#### [Exercise objective]
Output the lines from the one containing "In the furthest-to-nearest" through the one containing "3. pebble ground at (0,801,1092,1092)" as a numbered list, leaving out blank lines.

(Rows in a dataset)
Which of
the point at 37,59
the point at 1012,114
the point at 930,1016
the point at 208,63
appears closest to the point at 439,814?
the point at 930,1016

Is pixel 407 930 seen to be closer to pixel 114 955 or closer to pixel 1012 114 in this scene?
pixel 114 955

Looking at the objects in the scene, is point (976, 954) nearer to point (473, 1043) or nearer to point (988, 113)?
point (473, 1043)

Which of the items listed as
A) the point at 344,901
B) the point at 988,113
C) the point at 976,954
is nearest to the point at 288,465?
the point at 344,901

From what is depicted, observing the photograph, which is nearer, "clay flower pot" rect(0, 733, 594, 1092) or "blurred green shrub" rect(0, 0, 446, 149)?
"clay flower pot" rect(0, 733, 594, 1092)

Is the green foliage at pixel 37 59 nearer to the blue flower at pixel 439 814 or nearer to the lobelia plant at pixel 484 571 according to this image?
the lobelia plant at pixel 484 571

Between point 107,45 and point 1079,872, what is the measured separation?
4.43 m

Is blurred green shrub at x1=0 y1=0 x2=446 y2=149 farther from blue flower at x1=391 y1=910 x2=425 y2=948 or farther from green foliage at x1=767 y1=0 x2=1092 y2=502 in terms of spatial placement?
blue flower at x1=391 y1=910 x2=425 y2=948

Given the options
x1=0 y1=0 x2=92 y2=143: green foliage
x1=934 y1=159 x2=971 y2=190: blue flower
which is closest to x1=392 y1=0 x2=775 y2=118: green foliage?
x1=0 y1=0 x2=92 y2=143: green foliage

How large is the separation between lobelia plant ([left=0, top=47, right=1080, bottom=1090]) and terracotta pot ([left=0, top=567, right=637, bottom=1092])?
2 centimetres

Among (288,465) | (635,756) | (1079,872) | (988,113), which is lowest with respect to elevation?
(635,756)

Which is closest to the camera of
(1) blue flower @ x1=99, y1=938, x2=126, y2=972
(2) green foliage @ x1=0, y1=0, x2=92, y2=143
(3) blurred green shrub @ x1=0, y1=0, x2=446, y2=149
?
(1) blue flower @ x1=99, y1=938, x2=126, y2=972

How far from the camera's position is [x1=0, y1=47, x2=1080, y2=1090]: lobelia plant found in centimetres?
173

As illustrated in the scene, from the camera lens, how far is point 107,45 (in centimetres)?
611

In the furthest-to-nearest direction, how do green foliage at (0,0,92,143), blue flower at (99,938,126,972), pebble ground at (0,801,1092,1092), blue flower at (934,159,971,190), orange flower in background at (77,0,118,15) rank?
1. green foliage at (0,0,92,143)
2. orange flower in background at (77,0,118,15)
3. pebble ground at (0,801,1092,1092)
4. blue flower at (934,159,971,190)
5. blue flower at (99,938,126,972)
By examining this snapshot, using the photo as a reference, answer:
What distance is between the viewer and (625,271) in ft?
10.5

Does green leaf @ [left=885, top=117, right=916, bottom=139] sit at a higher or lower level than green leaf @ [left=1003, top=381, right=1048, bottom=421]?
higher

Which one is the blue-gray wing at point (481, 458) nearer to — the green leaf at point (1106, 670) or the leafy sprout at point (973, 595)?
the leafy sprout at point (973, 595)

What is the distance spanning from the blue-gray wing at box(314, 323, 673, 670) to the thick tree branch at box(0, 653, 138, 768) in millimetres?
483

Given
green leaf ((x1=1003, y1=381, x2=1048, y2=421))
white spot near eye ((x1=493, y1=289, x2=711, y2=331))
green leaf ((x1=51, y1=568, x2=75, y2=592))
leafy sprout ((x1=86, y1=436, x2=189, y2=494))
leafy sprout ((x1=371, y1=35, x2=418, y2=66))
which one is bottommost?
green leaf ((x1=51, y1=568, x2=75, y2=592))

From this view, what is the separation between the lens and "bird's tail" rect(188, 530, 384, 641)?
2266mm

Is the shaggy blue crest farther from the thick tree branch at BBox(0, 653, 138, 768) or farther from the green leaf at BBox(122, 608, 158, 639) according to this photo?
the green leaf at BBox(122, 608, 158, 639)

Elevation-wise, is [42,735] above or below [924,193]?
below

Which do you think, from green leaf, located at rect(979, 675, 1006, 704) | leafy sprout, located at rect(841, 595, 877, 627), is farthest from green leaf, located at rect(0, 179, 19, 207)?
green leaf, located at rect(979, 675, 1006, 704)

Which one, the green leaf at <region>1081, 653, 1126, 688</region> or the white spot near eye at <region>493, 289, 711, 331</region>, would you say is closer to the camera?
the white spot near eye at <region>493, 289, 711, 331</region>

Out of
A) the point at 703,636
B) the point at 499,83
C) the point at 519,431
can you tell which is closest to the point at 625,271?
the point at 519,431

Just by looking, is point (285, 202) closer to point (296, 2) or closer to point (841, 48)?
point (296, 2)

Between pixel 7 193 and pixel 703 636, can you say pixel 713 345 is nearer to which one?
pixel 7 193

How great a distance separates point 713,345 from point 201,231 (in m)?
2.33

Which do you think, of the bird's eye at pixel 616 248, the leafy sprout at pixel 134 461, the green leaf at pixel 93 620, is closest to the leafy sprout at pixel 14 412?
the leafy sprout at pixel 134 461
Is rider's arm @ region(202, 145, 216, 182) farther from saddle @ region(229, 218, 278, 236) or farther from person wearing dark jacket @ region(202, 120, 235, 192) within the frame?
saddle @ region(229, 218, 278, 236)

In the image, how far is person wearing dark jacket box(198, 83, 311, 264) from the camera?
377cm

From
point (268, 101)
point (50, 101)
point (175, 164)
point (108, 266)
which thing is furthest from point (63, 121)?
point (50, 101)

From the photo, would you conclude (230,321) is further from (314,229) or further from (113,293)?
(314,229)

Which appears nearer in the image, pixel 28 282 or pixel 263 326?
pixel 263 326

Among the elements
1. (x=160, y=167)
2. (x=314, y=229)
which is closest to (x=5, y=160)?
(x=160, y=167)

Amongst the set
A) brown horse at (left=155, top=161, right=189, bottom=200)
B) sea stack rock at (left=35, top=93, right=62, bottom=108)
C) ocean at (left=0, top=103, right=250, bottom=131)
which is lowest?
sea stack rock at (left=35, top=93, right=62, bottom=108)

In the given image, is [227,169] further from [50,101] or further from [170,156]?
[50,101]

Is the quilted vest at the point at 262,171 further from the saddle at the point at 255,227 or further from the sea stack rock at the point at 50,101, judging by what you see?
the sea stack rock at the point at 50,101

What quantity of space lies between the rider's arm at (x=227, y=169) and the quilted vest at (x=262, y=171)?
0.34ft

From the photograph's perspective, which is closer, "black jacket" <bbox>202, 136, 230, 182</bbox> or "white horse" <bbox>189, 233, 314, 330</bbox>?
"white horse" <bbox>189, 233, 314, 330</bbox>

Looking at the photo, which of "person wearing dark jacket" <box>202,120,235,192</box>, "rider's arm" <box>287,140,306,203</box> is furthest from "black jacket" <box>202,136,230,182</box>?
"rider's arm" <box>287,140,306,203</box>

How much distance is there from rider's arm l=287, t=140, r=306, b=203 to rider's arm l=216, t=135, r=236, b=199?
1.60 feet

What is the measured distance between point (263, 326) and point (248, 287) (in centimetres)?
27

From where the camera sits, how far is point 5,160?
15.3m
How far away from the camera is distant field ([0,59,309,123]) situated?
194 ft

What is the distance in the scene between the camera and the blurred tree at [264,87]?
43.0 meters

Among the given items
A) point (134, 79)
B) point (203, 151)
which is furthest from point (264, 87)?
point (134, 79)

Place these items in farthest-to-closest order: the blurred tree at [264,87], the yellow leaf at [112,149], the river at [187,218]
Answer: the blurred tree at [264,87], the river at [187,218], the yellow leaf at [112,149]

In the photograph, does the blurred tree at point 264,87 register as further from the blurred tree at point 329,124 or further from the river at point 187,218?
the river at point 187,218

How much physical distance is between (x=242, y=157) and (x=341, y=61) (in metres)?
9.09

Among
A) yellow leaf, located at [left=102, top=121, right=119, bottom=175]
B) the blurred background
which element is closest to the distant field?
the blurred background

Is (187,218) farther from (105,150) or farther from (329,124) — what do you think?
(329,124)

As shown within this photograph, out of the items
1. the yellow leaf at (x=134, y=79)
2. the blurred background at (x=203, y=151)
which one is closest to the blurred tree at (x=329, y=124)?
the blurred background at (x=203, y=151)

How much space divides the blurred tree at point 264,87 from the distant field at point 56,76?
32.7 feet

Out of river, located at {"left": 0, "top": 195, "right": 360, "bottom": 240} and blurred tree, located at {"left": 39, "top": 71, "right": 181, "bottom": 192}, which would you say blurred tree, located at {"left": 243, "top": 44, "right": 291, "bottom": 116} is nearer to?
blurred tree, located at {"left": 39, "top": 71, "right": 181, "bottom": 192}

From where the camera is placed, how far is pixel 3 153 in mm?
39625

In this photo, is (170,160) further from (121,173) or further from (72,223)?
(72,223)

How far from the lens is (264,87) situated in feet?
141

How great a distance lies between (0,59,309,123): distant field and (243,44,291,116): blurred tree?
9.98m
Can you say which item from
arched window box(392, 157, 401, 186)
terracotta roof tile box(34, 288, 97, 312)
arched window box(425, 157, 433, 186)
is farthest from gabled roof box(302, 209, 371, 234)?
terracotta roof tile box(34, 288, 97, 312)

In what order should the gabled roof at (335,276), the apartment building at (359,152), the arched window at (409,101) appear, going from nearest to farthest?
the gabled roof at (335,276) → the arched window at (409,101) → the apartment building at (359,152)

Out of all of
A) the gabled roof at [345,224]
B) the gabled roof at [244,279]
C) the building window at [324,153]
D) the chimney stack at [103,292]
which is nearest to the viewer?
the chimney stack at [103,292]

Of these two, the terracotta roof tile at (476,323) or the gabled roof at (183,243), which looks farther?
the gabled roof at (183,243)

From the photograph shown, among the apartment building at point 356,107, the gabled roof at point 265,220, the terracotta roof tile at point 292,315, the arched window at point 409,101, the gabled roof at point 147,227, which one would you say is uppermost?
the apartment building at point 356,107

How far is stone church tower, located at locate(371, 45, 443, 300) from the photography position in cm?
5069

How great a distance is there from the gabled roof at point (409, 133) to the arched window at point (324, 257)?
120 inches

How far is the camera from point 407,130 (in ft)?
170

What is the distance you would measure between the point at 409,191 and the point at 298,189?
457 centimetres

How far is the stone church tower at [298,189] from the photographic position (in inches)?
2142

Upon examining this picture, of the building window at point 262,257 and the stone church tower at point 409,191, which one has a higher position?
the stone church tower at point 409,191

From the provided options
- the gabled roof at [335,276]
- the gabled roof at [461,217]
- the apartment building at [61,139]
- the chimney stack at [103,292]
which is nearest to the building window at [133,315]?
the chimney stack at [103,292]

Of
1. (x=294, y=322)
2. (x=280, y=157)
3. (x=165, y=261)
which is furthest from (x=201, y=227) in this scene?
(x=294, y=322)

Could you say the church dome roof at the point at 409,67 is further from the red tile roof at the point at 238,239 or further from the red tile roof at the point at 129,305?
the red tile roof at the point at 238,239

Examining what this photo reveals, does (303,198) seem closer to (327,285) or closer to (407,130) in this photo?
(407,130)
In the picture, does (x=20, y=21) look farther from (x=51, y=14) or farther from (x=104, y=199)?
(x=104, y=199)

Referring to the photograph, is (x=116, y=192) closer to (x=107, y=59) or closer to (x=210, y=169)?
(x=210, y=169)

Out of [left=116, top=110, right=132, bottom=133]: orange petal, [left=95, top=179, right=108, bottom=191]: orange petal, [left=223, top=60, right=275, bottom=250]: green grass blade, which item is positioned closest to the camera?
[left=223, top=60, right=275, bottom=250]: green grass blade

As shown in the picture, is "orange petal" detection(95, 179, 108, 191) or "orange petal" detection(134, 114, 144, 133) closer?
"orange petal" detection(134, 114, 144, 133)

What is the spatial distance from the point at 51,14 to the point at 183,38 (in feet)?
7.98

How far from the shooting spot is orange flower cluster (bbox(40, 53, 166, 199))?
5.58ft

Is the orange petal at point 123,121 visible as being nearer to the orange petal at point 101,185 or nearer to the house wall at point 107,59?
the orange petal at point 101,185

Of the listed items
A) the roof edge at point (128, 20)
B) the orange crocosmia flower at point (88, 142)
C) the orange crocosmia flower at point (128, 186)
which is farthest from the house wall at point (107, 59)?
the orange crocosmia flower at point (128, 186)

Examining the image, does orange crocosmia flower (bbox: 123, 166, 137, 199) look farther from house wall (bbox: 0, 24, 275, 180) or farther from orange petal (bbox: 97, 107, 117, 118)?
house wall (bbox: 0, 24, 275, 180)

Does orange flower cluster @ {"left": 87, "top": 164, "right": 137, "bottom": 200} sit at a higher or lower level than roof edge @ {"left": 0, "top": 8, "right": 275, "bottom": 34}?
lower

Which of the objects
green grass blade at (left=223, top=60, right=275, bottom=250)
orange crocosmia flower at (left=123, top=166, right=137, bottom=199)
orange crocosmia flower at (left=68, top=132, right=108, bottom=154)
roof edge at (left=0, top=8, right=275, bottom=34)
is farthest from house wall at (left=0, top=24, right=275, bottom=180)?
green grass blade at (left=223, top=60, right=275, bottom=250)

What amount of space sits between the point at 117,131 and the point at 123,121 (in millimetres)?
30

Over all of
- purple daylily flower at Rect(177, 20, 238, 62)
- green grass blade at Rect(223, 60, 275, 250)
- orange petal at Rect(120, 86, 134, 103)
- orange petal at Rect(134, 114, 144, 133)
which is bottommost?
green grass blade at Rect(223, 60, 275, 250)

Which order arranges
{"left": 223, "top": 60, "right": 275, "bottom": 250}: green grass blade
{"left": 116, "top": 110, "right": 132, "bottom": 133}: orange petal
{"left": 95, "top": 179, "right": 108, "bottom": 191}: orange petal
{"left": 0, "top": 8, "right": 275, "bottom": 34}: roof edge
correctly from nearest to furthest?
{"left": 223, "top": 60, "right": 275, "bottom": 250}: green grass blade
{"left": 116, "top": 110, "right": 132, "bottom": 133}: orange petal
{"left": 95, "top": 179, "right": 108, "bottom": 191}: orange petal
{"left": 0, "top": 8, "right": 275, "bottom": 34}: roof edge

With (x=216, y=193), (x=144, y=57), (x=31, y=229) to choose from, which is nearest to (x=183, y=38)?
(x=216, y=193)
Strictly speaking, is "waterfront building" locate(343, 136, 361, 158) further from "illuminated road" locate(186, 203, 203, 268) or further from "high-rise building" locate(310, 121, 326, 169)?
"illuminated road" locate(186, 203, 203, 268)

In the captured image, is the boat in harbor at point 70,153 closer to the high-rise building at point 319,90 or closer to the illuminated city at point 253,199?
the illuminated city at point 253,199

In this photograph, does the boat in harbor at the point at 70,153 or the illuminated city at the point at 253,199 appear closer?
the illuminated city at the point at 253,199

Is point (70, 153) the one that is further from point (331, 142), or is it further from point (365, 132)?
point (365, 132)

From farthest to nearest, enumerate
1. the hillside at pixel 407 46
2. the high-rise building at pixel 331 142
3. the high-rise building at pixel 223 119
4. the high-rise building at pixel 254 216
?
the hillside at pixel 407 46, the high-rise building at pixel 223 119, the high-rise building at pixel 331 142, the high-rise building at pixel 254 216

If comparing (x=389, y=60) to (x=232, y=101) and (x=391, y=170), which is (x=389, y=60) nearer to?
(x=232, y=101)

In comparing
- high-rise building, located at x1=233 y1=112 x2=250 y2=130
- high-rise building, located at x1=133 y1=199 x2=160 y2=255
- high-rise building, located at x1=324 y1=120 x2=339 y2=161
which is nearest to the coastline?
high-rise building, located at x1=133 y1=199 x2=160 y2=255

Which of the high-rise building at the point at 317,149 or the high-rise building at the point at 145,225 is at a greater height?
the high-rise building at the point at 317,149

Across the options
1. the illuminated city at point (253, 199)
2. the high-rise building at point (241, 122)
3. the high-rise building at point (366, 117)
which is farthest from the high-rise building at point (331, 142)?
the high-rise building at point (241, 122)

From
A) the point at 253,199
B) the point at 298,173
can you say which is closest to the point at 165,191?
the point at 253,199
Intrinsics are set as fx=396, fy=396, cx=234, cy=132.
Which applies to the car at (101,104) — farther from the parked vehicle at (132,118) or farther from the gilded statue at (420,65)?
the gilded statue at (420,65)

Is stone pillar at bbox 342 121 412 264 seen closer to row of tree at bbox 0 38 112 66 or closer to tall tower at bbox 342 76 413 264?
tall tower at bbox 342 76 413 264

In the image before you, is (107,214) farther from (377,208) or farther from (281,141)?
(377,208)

#### [Exercise answer]
1. In the furthest-to-nearest direction, how do green foliage at (0,0,92,143), blue flower at (99,938,126,972), pebble ground at (0,801,1092,1092), blue flower at (934,159,971,190), orange flower in background at (77,0,118,15) rank?
2. 1. green foliage at (0,0,92,143)
3. 2. orange flower in background at (77,0,118,15)
4. 3. pebble ground at (0,801,1092,1092)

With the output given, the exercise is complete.